The relationship is not obvious but it's due to a failure to rescan the full
zonelist after the fair zone allocation policy exhausts the batch count. While
this is a functional problem, it's also a performance issue. A page allocator
microbenchmark showed the following

4.7.0-rc1 4.7.0-rc1
vanilla reset-v1r2
Min alloc-odr0-1 327.00 ( 0.00%) 326.00 ( 0.31%)
Min alloc-odr0-2 235.00 ( 0.00%) 235.00 ( 0.00%)
Min alloc-odr0-4 198.00 ( 0.00%) 198.00 ( 0.00%)
Min alloc-odr0-8 170.00 ( 0.00%) 170.00 ( 0.00%)
Min alloc-odr0-16 156.00 ( 0.00%) 156.00 ( 0.00%)
Min alloc-odr0-32 150.00 ( 0.00%) 150.00 ( 0.00%)
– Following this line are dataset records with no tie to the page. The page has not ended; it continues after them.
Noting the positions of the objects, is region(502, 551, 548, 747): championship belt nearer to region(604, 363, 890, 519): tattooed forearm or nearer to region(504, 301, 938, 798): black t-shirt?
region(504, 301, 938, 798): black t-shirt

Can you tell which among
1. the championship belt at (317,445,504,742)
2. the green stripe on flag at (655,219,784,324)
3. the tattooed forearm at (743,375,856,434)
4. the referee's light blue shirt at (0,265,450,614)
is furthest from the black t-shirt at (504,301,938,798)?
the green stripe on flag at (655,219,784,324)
Min alloc-odr0-64 146.00 ( 0.00%) 146.00 ( 0.00%)
Min alloc-odr0-128 145.00 ( 0.00%) 145.00 ( 0.00%)
Min alloc-odr0-256 155.00 ( 0.00%) 155.00 ( 0.00%)
Min alloc-odr0-512 168.00 ( 0.00%) 165.00 ( 1.79%)
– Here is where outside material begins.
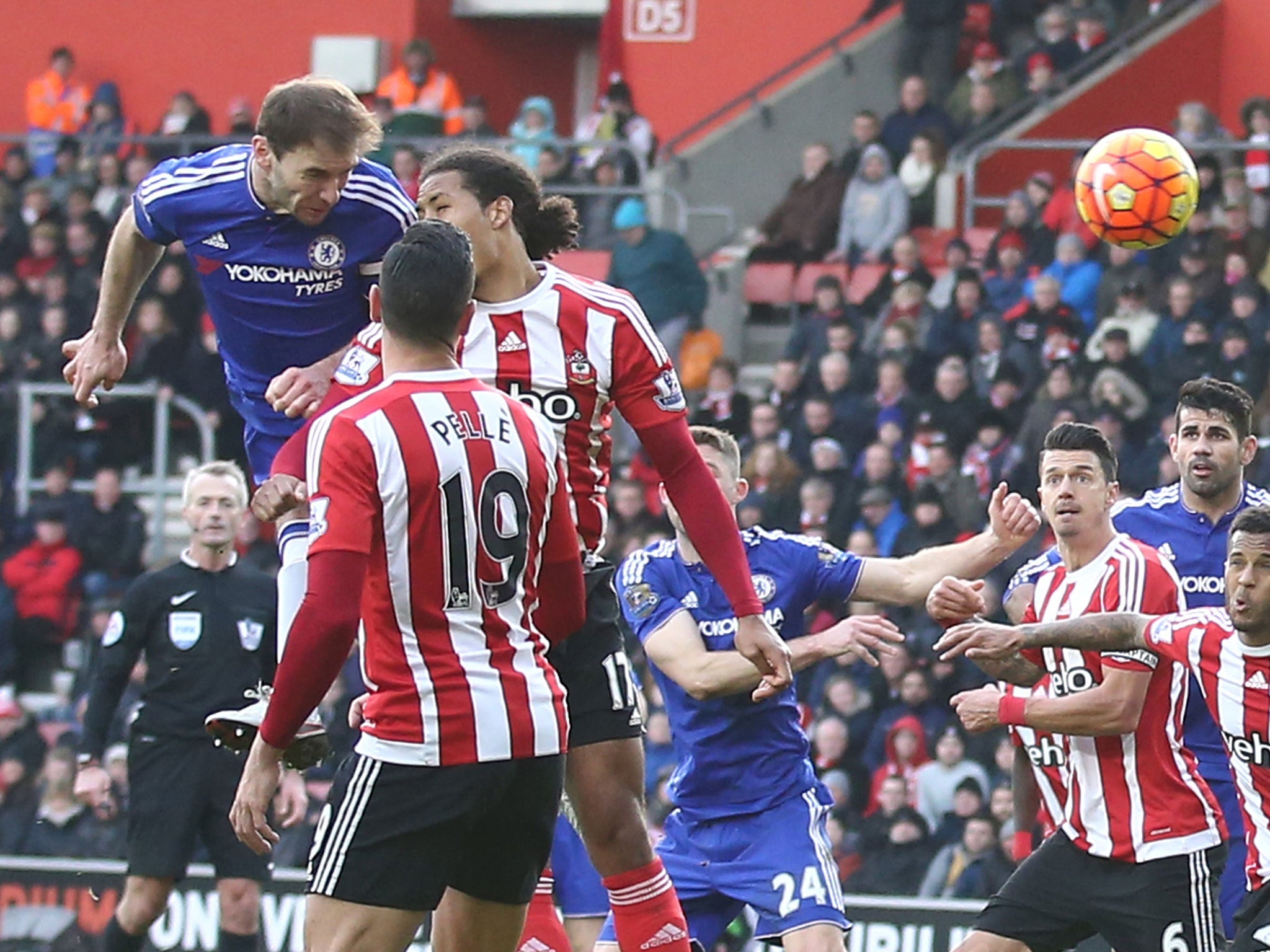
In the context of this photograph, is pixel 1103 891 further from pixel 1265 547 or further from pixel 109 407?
pixel 109 407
Min alloc-odr0-1024 175.00 ( 0.00%) 174.00 ( 0.57%)
Min alloc-odr0-2048 180.00 ( 0.00%) 180.00 ( 0.00%)
Min alloc-odr0-4096 187.00 ( 0.00%) 186.00 ( 0.53%)
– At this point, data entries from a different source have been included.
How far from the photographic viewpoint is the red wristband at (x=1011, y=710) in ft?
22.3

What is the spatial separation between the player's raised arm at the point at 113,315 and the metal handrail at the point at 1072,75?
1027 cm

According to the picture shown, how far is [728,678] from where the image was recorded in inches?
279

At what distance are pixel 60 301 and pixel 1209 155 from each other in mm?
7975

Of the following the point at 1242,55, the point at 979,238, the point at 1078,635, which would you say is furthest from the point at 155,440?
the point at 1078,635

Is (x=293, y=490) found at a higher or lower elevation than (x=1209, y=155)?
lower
Min alloc-odr0-8192 190.00 ( 0.00%) 190.00 ( 0.00%)
Min alloc-odr0-16384 191.00 ( 0.00%) 191.00 ( 0.00%)
Min alloc-odr1-1 736.00 ( 0.00%) 445.00 ( 39.54%)
Min alloc-odr1-2 343.00 ( 0.00%) 335.00 ( 2.33%)
Min alloc-odr1-4 277.00 ( 0.00%) 270.00 ( 2.53%)
Min alloc-odr1-8 238.00 ( 0.00%) 233.00 ( 2.10%)
Min alloc-odr1-16 224.00 ( 0.00%) 218.00 ( 2.68%)
Min alloc-odr1-32 210.00 ( 0.00%) 208.00 ( 0.95%)
Min alloc-odr1-64 207.00 ( 0.00%) 203.00 ( 1.93%)
Min alloc-odr1-128 276.00 ( 0.00%) 202.00 ( 26.81%)
Min alloc-odr1-256 206.00 ( 0.00%) 202.00 ( 1.94%)
Min alloc-odr1-512 207.00 ( 0.00%) 202.00 ( 2.42%)
Min alloc-odr1-1024 208.00 ( 0.00%) 205.00 ( 1.44%)
Min alloc-odr1-2048 213.00 ( 0.00%) 212.00 ( 0.47%)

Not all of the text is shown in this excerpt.